His being a clerk at the Fleet Farm, he had no idea how to blow up a street, not harming the surrounding area, his neighbors’s houses, or his own. He looked at Felix. He didn’t know either. Research, he thought. “I’ll Google it.” Andrew used a computer at a library ten miles away so he wouldn’t be recognized. He didn’t want his identity to be known. It took a week of searching, but he eventually found what he was looking for.
Andrew bought each ingredient at a different store, none near the other, none near ground zero. He wore latex gloves so he wouldn’t leave fingerprints. He got the idea, as though by osmosis, from the hundreds of crime shows he’d watched. He put his bomb together with shades drawn. Felix circled him, watching with interest, till he got tired and curled up leaning on Andrew’s thigh. And it was a comfort.
He wanted to conceal his small bomb with something that wouldn’t look out of place. A briefcase? No, what would a briefcase be doing in the street? A cake box? A large book hollowed out? He said, “Think Andrew think.” He settled on a box wrapped in plain brown paper crumpled up so it looked like garbage
“Felix, what do you think?” He looked a doubtful look.
When it was finally done he carefully wiped everything down again just to be sure he didn’t leave an inadvertent fingerprint. It’d be like leaving his drivers license.
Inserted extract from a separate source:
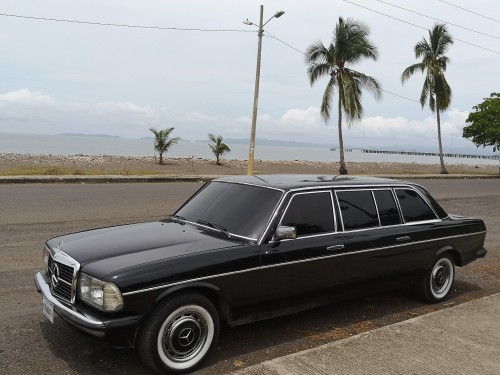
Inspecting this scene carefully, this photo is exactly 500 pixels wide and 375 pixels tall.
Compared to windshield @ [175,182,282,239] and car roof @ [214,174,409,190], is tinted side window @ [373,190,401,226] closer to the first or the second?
car roof @ [214,174,409,190]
He decided to plant the device at 3:00 A.M. when he knew his neighbors would be asleep. Ironically, 3:00 AM is when police often conducted their raids.
The time had come. Andrew put on black clothes, and black running shoes, the better to flee the scene if push came to shove, and a black knit hat that covered everything but his eyes. He bought a throw-away phone and fifteen minutes of time for cash at a suburban Walgreens.
“Wish me luck, Felix,” he said.
Sitting in the darkness, he detonated the little bomb. It sounded a sound that was no fluttering of wings. He dialed 911 and shouted, “Allah, Akbar! Allah, Akbar!” It felt like letting go of the side of the pool.
“That should do it, Felix,” he said. ”It’ll divert attention onto the terrorists.”
Andrew got up earlier than usual to make sure he had time to inspect the damage and punch in by 8:00. It was a success. Pure joy. Ecstasy. The entire intersection of Grant and Lehigh became rubble in an instant. Chunks and shards landed on his neighbors lawns. Nothing but the intersection was damaged. He did something right.
Andrew said, “You know Felix, if this wasn’t a stealth operation, I would apologize to my neighbors for the mess.” He was considerate in thought if not deed.
Night came. Headlights burst into their living room as expected. He heard the squeal of brakes, ear splitting horns, the crunching of metal and cursing and cursing. There were tow trucks.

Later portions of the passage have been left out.